Wagner ou africa corps : quel groupe russe pour la Centrafrique ?
Wagner ou Africa Corps : quel groupe russe pour la Centrafrique ?
En Centrafrique, les autorités locales et Moscou se livrent une bataille d’influence pour déterminer quel groupe russe assurera la sécurité du pays. Entre Wagner, groupe controversé aux méthodes brutales, et Africa Corps, nouvelle structure officiellement rattachée au ministère russe de la Défense, le choix semble se résumer à une alternative sombre : mêmes exactions, même impunité, seule la facturation diffère.
des méthodes violentes communes à Wagner et africa corps
Les récits de civils maliens ayant fui les zones sous contrôle russe révèlent une réalité glaçante : les deux groupes appliquent une logique de terreur identique. Les témoignages recueillis près de la frontière mauritanienne par l’Associated Press dressent un tableau effroyable des exactions commises.
Fatma, réfugiée malienne, évoque la perte de sa fille et de son fils, tués lors d’une raid mené par des mercenaires. « Je suis vivante, mais pas vraiment », confie-t-elle, brisée. Mougaloa, éleveuse peule, décrit l’assassinat de son fils et la disparition de sa fille, victime collatérale d’une chasse systématique aux djihadistes. « Si vous ne dénoncez pas les militants, l’armée vous tue. Si vous le faites, les djihadistes vous exécutent. Peu importe, on meurt de toute façon », explique-t-elle.

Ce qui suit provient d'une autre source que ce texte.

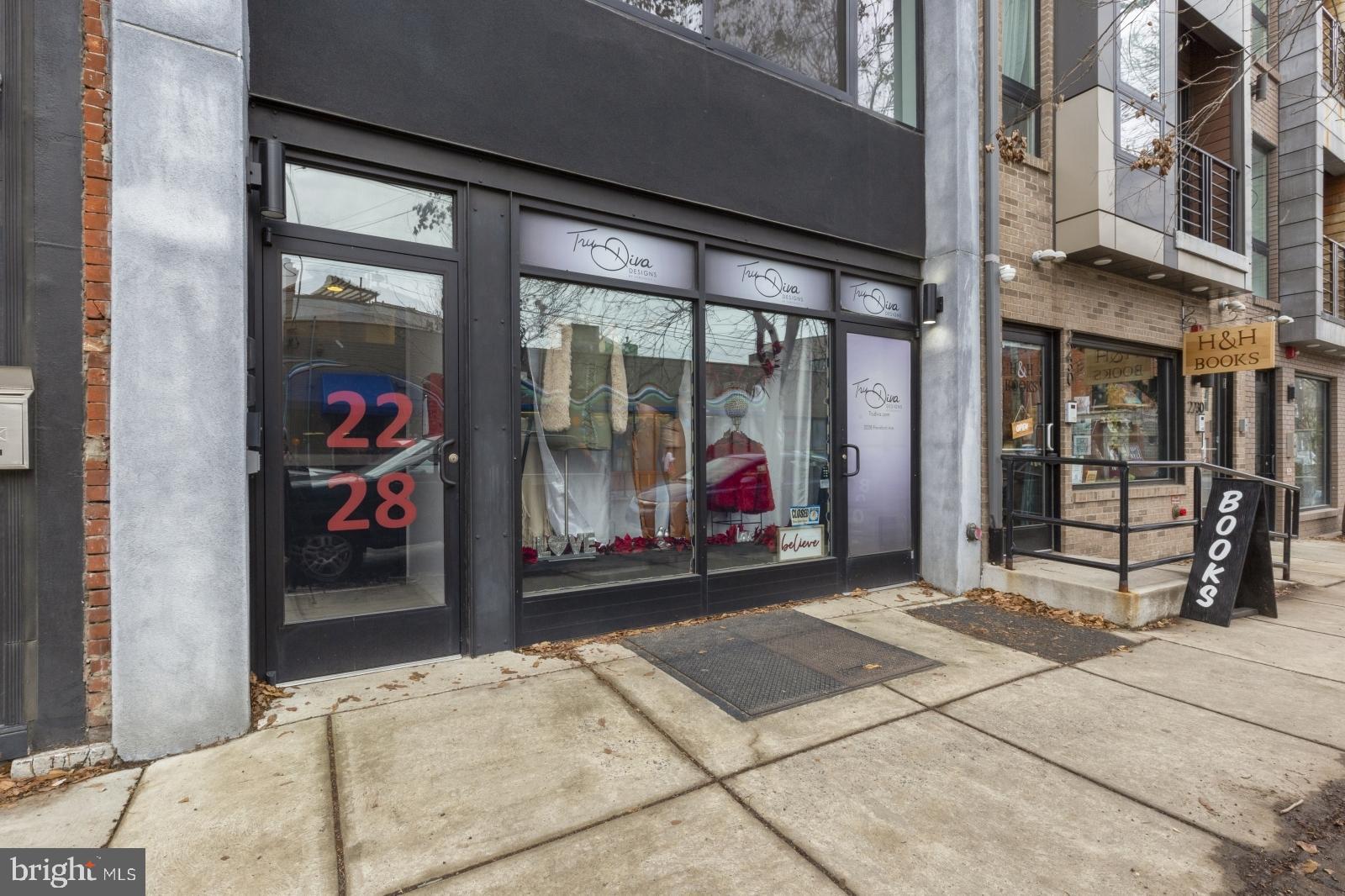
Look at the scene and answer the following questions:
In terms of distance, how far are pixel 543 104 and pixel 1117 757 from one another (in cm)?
466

Les scènes décrites par les réfugiés évoquent des enlèvements, des viols, des exécutions sommaires et des villages incendiés. Certains corps retrouvés portaient des traces de prélèvements d’organes. Ces pratiques rappellent les vidéos partagées par les membres de Wagner il y a quelques années, où des mercenaires découpaient des cadavres de civils maliens.
une différence majeure : la chaîne de commandement
Contrairement à Wagner, qui opérait avec une relative autonomie, l’Africa Corps est directement placé sous l’autorité du ministère russe de la Défense. Cette particularité juridique signifie que toute exaction commise par ses membres engage officiellement la responsabilité de l’État russe, selon des experts interrogés par l’Associated Press.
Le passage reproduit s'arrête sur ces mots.